AILLEURS / APRÈS au Théâtre du Petit Montparnasse

Ce spectacle a des airs de fugue tranquille. Une escapade à deux. Improbable. Presque mystérieuse tant elle est incongrue, pleine d’élans et de retenues. Un départ commun pour un ailleurs et des après.

L’histoire démarre comme une romance. Un homme figé dans ses souvenirs. Une jeune femme surgit. Elle lui parle de partir, là, tout de suite. Il hésite, elle insiste. Et un voyage commence, quelque part entre la mémoire et le désir de vivre encore. On y parlera du temps, de l’amour et des regrets aussi, de ces secondes suspendues qui peuvent changer le cours d’une vie.

La pièce d’Arnaud Bédouet avance avec une légèreté feinte. Sous le vernis du voyage, elle s’attarde sur l’humain, les remords, les secondes chances. L’écriture est fluide, avec des phrases qui inspirent, des silences qui parlent et ces sortes de drôleries poétiques de petits morceaux de parlé-chanté délicieux. L’humour affleure sans forcer, parfois piquant, souvent tendre. On entend dans les dialogues une envie d’équilibre entre la lucidité et le rêve, entre la peur de se relancer et le désir d’essayer quand même.

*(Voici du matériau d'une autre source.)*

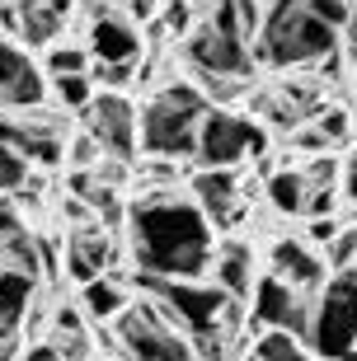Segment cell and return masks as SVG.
Returning <instances> with one entry per match:
<instances>
[{
    "label": "cell",
    "instance_id": "5bb4252c",
    "mask_svg": "<svg viewBox=\"0 0 357 361\" xmlns=\"http://www.w3.org/2000/svg\"><path fill=\"white\" fill-rule=\"evenodd\" d=\"M268 272H278L282 281H291L296 291H320L324 286V277H329V268H324V254H320L315 244H305L301 235H273V244H268Z\"/></svg>",
    "mask_w": 357,
    "mask_h": 361
},
{
    "label": "cell",
    "instance_id": "7402d4cb",
    "mask_svg": "<svg viewBox=\"0 0 357 361\" xmlns=\"http://www.w3.org/2000/svg\"><path fill=\"white\" fill-rule=\"evenodd\" d=\"M305 122L320 132V141H324L329 150L334 146H348V141H353V132H357V127H353V113H348L344 104H315Z\"/></svg>",
    "mask_w": 357,
    "mask_h": 361
},
{
    "label": "cell",
    "instance_id": "5b68a950",
    "mask_svg": "<svg viewBox=\"0 0 357 361\" xmlns=\"http://www.w3.org/2000/svg\"><path fill=\"white\" fill-rule=\"evenodd\" d=\"M268 155V132L254 113L226 104H207V113L198 118V141H193V160L212 164V169H240Z\"/></svg>",
    "mask_w": 357,
    "mask_h": 361
},
{
    "label": "cell",
    "instance_id": "ba28073f",
    "mask_svg": "<svg viewBox=\"0 0 357 361\" xmlns=\"http://www.w3.org/2000/svg\"><path fill=\"white\" fill-rule=\"evenodd\" d=\"M179 56H184V66L198 75L202 90L216 85V80H250L254 75L250 42L240 38V33H230V28L212 24V19H193V24H188V33L179 38Z\"/></svg>",
    "mask_w": 357,
    "mask_h": 361
},
{
    "label": "cell",
    "instance_id": "3957f363",
    "mask_svg": "<svg viewBox=\"0 0 357 361\" xmlns=\"http://www.w3.org/2000/svg\"><path fill=\"white\" fill-rule=\"evenodd\" d=\"M136 291L151 295L170 314L174 329H184L188 338H202V334L240 338L245 305L230 300L212 277H146V272H136Z\"/></svg>",
    "mask_w": 357,
    "mask_h": 361
},
{
    "label": "cell",
    "instance_id": "cb8c5ba5",
    "mask_svg": "<svg viewBox=\"0 0 357 361\" xmlns=\"http://www.w3.org/2000/svg\"><path fill=\"white\" fill-rule=\"evenodd\" d=\"M320 254H324V268L329 272H353V263H357V221H344V226L324 240Z\"/></svg>",
    "mask_w": 357,
    "mask_h": 361
},
{
    "label": "cell",
    "instance_id": "4dcf8cb0",
    "mask_svg": "<svg viewBox=\"0 0 357 361\" xmlns=\"http://www.w3.org/2000/svg\"><path fill=\"white\" fill-rule=\"evenodd\" d=\"M19 226H24V216H19L14 192H0V240H5V235H14Z\"/></svg>",
    "mask_w": 357,
    "mask_h": 361
},
{
    "label": "cell",
    "instance_id": "2e32d148",
    "mask_svg": "<svg viewBox=\"0 0 357 361\" xmlns=\"http://www.w3.org/2000/svg\"><path fill=\"white\" fill-rule=\"evenodd\" d=\"M207 277H212L216 286L230 295V300H240V305H245V295H250L254 277H259V254H254L245 240H221V235H216Z\"/></svg>",
    "mask_w": 357,
    "mask_h": 361
},
{
    "label": "cell",
    "instance_id": "4316f807",
    "mask_svg": "<svg viewBox=\"0 0 357 361\" xmlns=\"http://www.w3.org/2000/svg\"><path fill=\"white\" fill-rule=\"evenodd\" d=\"M301 5H305V10H310V14H315V19H324V24H334V28H339V33H344V24H348V19H353V0H301Z\"/></svg>",
    "mask_w": 357,
    "mask_h": 361
},
{
    "label": "cell",
    "instance_id": "d6a6232c",
    "mask_svg": "<svg viewBox=\"0 0 357 361\" xmlns=\"http://www.w3.org/2000/svg\"><path fill=\"white\" fill-rule=\"evenodd\" d=\"M353 277H357V263H353Z\"/></svg>",
    "mask_w": 357,
    "mask_h": 361
},
{
    "label": "cell",
    "instance_id": "8992f818",
    "mask_svg": "<svg viewBox=\"0 0 357 361\" xmlns=\"http://www.w3.org/2000/svg\"><path fill=\"white\" fill-rule=\"evenodd\" d=\"M108 334H113V343H118V357H132V361H188L193 357L188 334L174 329L170 314L141 291L127 300V310H122L118 319L108 324Z\"/></svg>",
    "mask_w": 357,
    "mask_h": 361
},
{
    "label": "cell",
    "instance_id": "83f0119b",
    "mask_svg": "<svg viewBox=\"0 0 357 361\" xmlns=\"http://www.w3.org/2000/svg\"><path fill=\"white\" fill-rule=\"evenodd\" d=\"M348 216L344 212H329V216H305V226H301V240L305 244H315V249H324V240H329L334 230L344 226Z\"/></svg>",
    "mask_w": 357,
    "mask_h": 361
},
{
    "label": "cell",
    "instance_id": "7c38bea8",
    "mask_svg": "<svg viewBox=\"0 0 357 361\" xmlns=\"http://www.w3.org/2000/svg\"><path fill=\"white\" fill-rule=\"evenodd\" d=\"M47 104V75H42L33 47L0 33V108H38Z\"/></svg>",
    "mask_w": 357,
    "mask_h": 361
},
{
    "label": "cell",
    "instance_id": "9a60e30c",
    "mask_svg": "<svg viewBox=\"0 0 357 361\" xmlns=\"http://www.w3.org/2000/svg\"><path fill=\"white\" fill-rule=\"evenodd\" d=\"M85 47H90V61H141V52H146L141 28L127 14H108V10L90 19Z\"/></svg>",
    "mask_w": 357,
    "mask_h": 361
},
{
    "label": "cell",
    "instance_id": "603a6c76",
    "mask_svg": "<svg viewBox=\"0 0 357 361\" xmlns=\"http://www.w3.org/2000/svg\"><path fill=\"white\" fill-rule=\"evenodd\" d=\"M42 75H71V71H90V47L76 38H52L42 47Z\"/></svg>",
    "mask_w": 357,
    "mask_h": 361
},
{
    "label": "cell",
    "instance_id": "277c9868",
    "mask_svg": "<svg viewBox=\"0 0 357 361\" xmlns=\"http://www.w3.org/2000/svg\"><path fill=\"white\" fill-rule=\"evenodd\" d=\"M207 94L198 80H174L156 90L136 108V146L141 155H170V160H193L198 141V118L207 113Z\"/></svg>",
    "mask_w": 357,
    "mask_h": 361
},
{
    "label": "cell",
    "instance_id": "f546056e",
    "mask_svg": "<svg viewBox=\"0 0 357 361\" xmlns=\"http://www.w3.org/2000/svg\"><path fill=\"white\" fill-rule=\"evenodd\" d=\"M188 24H193V10H188V0H170V5H165V28H170L174 38H184Z\"/></svg>",
    "mask_w": 357,
    "mask_h": 361
},
{
    "label": "cell",
    "instance_id": "6da1fadb",
    "mask_svg": "<svg viewBox=\"0 0 357 361\" xmlns=\"http://www.w3.org/2000/svg\"><path fill=\"white\" fill-rule=\"evenodd\" d=\"M127 249L136 272L146 277H207L216 249V226L207 221L198 202L179 192L174 183L146 188L141 197L127 202Z\"/></svg>",
    "mask_w": 357,
    "mask_h": 361
},
{
    "label": "cell",
    "instance_id": "e0dca14e",
    "mask_svg": "<svg viewBox=\"0 0 357 361\" xmlns=\"http://www.w3.org/2000/svg\"><path fill=\"white\" fill-rule=\"evenodd\" d=\"M132 281H122L118 272H99V277H85V281H76V305H80V314L99 329V324H113L127 310V300H132Z\"/></svg>",
    "mask_w": 357,
    "mask_h": 361
},
{
    "label": "cell",
    "instance_id": "9c48e42d",
    "mask_svg": "<svg viewBox=\"0 0 357 361\" xmlns=\"http://www.w3.org/2000/svg\"><path fill=\"white\" fill-rule=\"evenodd\" d=\"M80 127L99 141V150L104 155H113V160H127L132 164L136 155H141V146H136V104L127 90H94V99L85 108H80Z\"/></svg>",
    "mask_w": 357,
    "mask_h": 361
},
{
    "label": "cell",
    "instance_id": "d4e9b609",
    "mask_svg": "<svg viewBox=\"0 0 357 361\" xmlns=\"http://www.w3.org/2000/svg\"><path fill=\"white\" fill-rule=\"evenodd\" d=\"M99 160H104L99 141H94L85 127H80V132H71V141H66V164H71V169H94Z\"/></svg>",
    "mask_w": 357,
    "mask_h": 361
},
{
    "label": "cell",
    "instance_id": "8fae6325",
    "mask_svg": "<svg viewBox=\"0 0 357 361\" xmlns=\"http://www.w3.org/2000/svg\"><path fill=\"white\" fill-rule=\"evenodd\" d=\"M188 197L198 202L216 230H235L250 216V192H245V164L240 169H212L198 164V174L188 178Z\"/></svg>",
    "mask_w": 357,
    "mask_h": 361
},
{
    "label": "cell",
    "instance_id": "ffe728a7",
    "mask_svg": "<svg viewBox=\"0 0 357 361\" xmlns=\"http://www.w3.org/2000/svg\"><path fill=\"white\" fill-rule=\"evenodd\" d=\"M245 357L254 361H305L310 357V343H305L296 329H282V324H264V329H254L245 338Z\"/></svg>",
    "mask_w": 357,
    "mask_h": 361
},
{
    "label": "cell",
    "instance_id": "7a4b0ae2",
    "mask_svg": "<svg viewBox=\"0 0 357 361\" xmlns=\"http://www.w3.org/2000/svg\"><path fill=\"white\" fill-rule=\"evenodd\" d=\"M344 47V33L305 10L301 0H264V24L250 42L254 66L268 71H305Z\"/></svg>",
    "mask_w": 357,
    "mask_h": 361
},
{
    "label": "cell",
    "instance_id": "ac0fdd59",
    "mask_svg": "<svg viewBox=\"0 0 357 361\" xmlns=\"http://www.w3.org/2000/svg\"><path fill=\"white\" fill-rule=\"evenodd\" d=\"M305 197H310V178H305V169H296V164H282V169H273V174L264 178L268 212L282 216V221H301Z\"/></svg>",
    "mask_w": 357,
    "mask_h": 361
},
{
    "label": "cell",
    "instance_id": "4fadbf2b",
    "mask_svg": "<svg viewBox=\"0 0 357 361\" xmlns=\"http://www.w3.org/2000/svg\"><path fill=\"white\" fill-rule=\"evenodd\" d=\"M122 268V249H118V235L99 221H85L66 235V272L71 281H85V277H99V272H118Z\"/></svg>",
    "mask_w": 357,
    "mask_h": 361
},
{
    "label": "cell",
    "instance_id": "d6986e66",
    "mask_svg": "<svg viewBox=\"0 0 357 361\" xmlns=\"http://www.w3.org/2000/svg\"><path fill=\"white\" fill-rule=\"evenodd\" d=\"M33 300H38V277L0 263V334H19L24 329V314Z\"/></svg>",
    "mask_w": 357,
    "mask_h": 361
},
{
    "label": "cell",
    "instance_id": "52a82bcc",
    "mask_svg": "<svg viewBox=\"0 0 357 361\" xmlns=\"http://www.w3.org/2000/svg\"><path fill=\"white\" fill-rule=\"evenodd\" d=\"M310 357H348L357 343V277L329 272L320 291H310V324H305Z\"/></svg>",
    "mask_w": 357,
    "mask_h": 361
},
{
    "label": "cell",
    "instance_id": "30bf717a",
    "mask_svg": "<svg viewBox=\"0 0 357 361\" xmlns=\"http://www.w3.org/2000/svg\"><path fill=\"white\" fill-rule=\"evenodd\" d=\"M245 324L250 329H264V324H282V329H296L305 338V324H310V295L296 291L291 281H282L278 272L259 268L250 295H245Z\"/></svg>",
    "mask_w": 357,
    "mask_h": 361
},
{
    "label": "cell",
    "instance_id": "1f68e13d",
    "mask_svg": "<svg viewBox=\"0 0 357 361\" xmlns=\"http://www.w3.org/2000/svg\"><path fill=\"white\" fill-rule=\"evenodd\" d=\"M348 357H357V343H353V352H348Z\"/></svg>",
    "mask_w": 357,
    "mask_h": 361
},
{
    "label": "cell",
    "instance_id": "f1b7e54d",
    "mask_svg": "<svg viewBox=\"0 0 357 361\" xmlns=\"http://www.w3.org/2000/svg\"><path fill=\"white\" fill-rule=\"evenodd\" d=\"M339 202H344L348 221H357V155L344 160V174H339Z\"/></svg>",
    "mask_w": 357,
    "mask_h": 361
},
{
    "label": "cell",
    "instance_id": "44dd1931",
    "mask_svg": "<svg viewBox=\"0 0 357 361\" xmlns=\"http://www.w3.org/2000/svg\"><path fill=\"white\" fill-rule=\"evenodd\" d=\"M94 75L90 71H71V75H47V104H57L62 113H80L94 99Z\"/></svg>",
    "mask_w": 357,
    "mask_h": 361
},
{
    "label": "cell",
    "instance_id": "484cf974",
    "mask_svg": "<svg viewBox=\"0 0 357 361\" xmlns=\"http://www.w3.org/2000/svg\"><path fill=\"white\" fill-rule=\"evenodd\" d=\"M28 174H33V164H28L19 150H10L5 141H0V192H14Z\"/></svg>",
    "mask_w": 357,
    "mask_h": 361
}]
</instances>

La mise en scène de Catherine Schaub accompagne tout cela avec un sens précis du rythme. Le fil narratif semble se transformer à vue. Le décor ingénieux se plie aux états d’âme des personnages. La voiture devient un symbole mouvant. On sent que tout a été choisi pour servir autant le voyage intérieur que l’autre, celui qui se fait dehors, sans doute dans l’imaginaire d’un passé qui s’échappe et d’un présent qui voudrait crier son désir d’avenir.

Le duo formé par Philippe Magnan et Lou Chauvain fonctionne admirablement. Lui, homme blessé, murmure plus qu’il ne parle, retient, observe, laisse le monde revenir à lui. Elle, pleine d’énergie et de désordre vital, pousse, relance, dérègle la mécanique tranquille du temps. Ensemble, ils trouvent une justesse singulière. Elle comme lui semble porter l’autre, comme si le texte n’existait que dans leur échange. Leur relation s’installe peu à peu, à pas légers, jusqu’à créer une émotion discrète mais durable.

Il y a un charme de la retenue qui parfume ce spectacle. Une façon de parler de choses sérieuses sans gravité inutile. L’amour, la perte, la mémoire, la peur de recommencer, tout cela affleure dans une atmosphère à la fois drôle et apaisée.

Le spectacle ne cherche pas à bouleverser, il préfère accompagner l’appropriation de son histoire. Sans effets spectaculaires ni de morale appuyée. Pas de grands mots. Juste deux personnages qui avancent, maladroits et profondément humains.

Et c’est peut-être là la vraie force du spectacle. Offrir un temps de théâtre où l’on prend le temps de respirer, d’écouter deux êtres se frôler et se défier, s’apprivoiser et se dévoiler pour nous raconter leur voyage d’hier à demain.

 

Spectacle du 30 octobre 2025

Frédéric Perez

 

D’arnaud Bédouet. Mise en scène Catherine Schaub. Scénographie James Brandily. Costumes Julia Allègre. Lumières Michel Gueldry. Création sonore Aldo Gilbert. Vidéo Mathias Delfau. Assistant à la mise en scène Frédéric Baron.

Avec Lou Chauvain et Philippe Magnan.